SMRs and AMRs

Sunday, November 18, 2007

Blowing the Whistle, Many Times

By MARY WILLIAMS WALSH
New York Times

WHEN Cynthia Fitzgerald started out in pharmaceutical sales 20 years ago, she received ample training on the right and wrong ways to sell medical products. Right was selling on the merits. Wrong was luring customers with perks and freebies. It was O.K. to buy doctors lunch or dinner, for example, but tempting them with lavish gifts was taboo.

“There were pretty stringent rules back then,” recalls Ms. Fitzgerald, now 50 and a grandmother living in Dallas. “It was really clinically driven.”

But she says those early lessons didn’t serve her so well when she went to work on the other side of the table in 1998, in health care purchasing. Going by the book, and expecting her colleagues and employer to do the same, cost her a job, most of her friendships and several years of her life, she says.

Eventually, Ms. Fitzgerald decided to file what could become one of the largest whistle-blower lawsuits on record. And her case, which names more than a dozen companies as defendants — some with well-known names like Johnson & Johnson, Becton Dickinson and Merck — offers a window onto a little-known world, where billions of dollars’ worth of medical products are sold each year to institutional buyers like hospitals.

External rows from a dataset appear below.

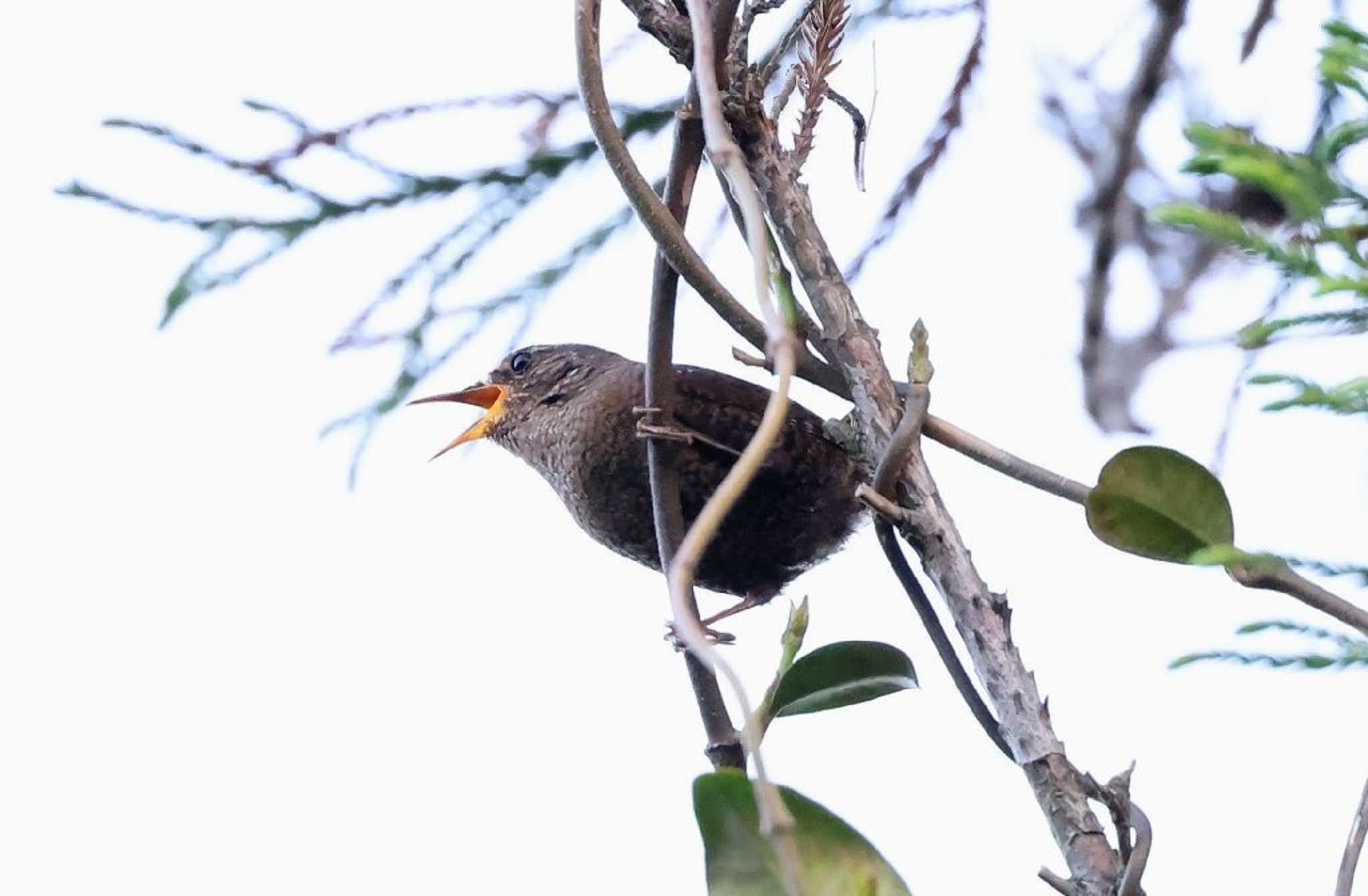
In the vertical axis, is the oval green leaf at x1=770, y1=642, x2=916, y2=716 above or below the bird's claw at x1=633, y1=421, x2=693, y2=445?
below

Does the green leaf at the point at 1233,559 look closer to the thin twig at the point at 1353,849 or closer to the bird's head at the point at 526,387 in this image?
the thin twig at the point at 1353,849

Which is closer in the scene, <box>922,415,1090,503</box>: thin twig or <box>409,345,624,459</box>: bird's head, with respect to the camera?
<box>922,415,1090,503</box>: thin twig

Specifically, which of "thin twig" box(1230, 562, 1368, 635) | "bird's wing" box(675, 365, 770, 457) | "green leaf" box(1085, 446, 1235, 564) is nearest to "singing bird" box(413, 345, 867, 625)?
"bird's wing" box(675, 365, 770, 457)

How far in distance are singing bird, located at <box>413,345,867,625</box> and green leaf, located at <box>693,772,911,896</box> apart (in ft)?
4.66

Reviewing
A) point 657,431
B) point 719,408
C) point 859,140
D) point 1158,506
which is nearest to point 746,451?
point 1158,506

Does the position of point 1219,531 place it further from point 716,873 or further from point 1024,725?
point 716,873

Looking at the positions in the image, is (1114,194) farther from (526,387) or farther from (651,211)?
(526,387)

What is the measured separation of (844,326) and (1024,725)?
346mm

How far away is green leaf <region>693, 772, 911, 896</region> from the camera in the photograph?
3.38 ft

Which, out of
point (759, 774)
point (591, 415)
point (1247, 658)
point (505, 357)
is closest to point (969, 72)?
point (591, 415)

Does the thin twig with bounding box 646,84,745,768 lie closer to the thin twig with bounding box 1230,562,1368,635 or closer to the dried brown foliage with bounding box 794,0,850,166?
the dried brown foliage with bounding box 794,0,850,166

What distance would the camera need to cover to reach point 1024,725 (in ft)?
3.59

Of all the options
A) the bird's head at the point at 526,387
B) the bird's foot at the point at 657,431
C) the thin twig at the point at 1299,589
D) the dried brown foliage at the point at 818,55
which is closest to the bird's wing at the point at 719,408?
the bird's head at the point at 526,387

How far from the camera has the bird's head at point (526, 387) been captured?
9.75 ft
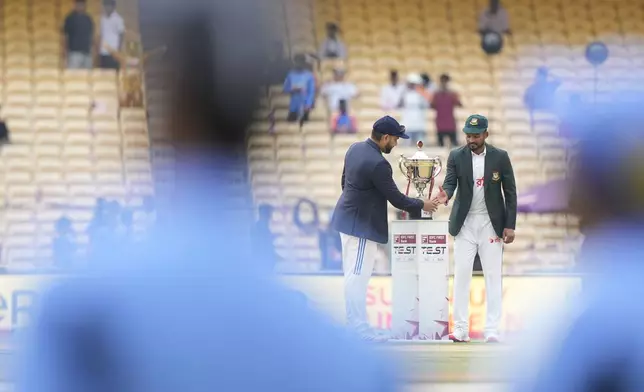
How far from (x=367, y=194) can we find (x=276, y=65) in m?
4.29

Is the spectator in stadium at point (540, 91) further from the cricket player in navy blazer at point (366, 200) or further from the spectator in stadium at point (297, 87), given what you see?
the spectator in stadium at point (297, 87)

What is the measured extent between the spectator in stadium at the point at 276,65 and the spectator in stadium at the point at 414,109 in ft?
→ 33.7

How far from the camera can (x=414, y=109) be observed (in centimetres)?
1212

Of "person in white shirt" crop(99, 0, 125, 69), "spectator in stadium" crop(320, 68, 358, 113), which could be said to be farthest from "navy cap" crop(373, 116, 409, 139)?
"spectator in stadium" crop(320, 68, 358, 113)

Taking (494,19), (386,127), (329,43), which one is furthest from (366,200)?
(494,19)

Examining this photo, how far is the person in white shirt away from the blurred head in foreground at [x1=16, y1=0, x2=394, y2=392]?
242 millimetres

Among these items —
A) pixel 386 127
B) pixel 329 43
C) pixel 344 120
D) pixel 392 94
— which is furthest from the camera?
pixel 392 94

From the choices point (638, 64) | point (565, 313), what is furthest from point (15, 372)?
point (638, 64)

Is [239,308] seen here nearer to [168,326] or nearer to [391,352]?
[168,326]

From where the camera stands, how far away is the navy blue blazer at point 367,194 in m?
5.88

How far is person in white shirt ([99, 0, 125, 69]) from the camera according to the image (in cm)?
191

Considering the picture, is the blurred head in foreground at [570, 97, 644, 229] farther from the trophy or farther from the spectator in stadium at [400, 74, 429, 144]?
the spectator in stadium at [400, 74, 429, 144]

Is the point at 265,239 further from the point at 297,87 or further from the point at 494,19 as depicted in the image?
the point at 494,19

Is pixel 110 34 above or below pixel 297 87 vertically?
above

The suit, filed in 2003 in federal court in Dallas, and unsealed this year, argues that improper sales practices, together with erroneous accounting, are invisibly draining millions of dollars out of vital public programs like Medicare through overcharges or unauthorized uses. While whistle-blower cases typically involve, at most, a handful of companies, Ms. Fitzgerald’s alleges systemic fraud across a whole network of companies and more than 7,000 health care institutions.

Her contentions are set against a complex backdrop: spiraling health care costs and debates about Medicare. State and federal authorities in Texas are investigating Ms. Fitzgerald’s allegations, and any decision by them to join her case may give the suit momentum in the courts. But her corporate adversaries dispute her accusations.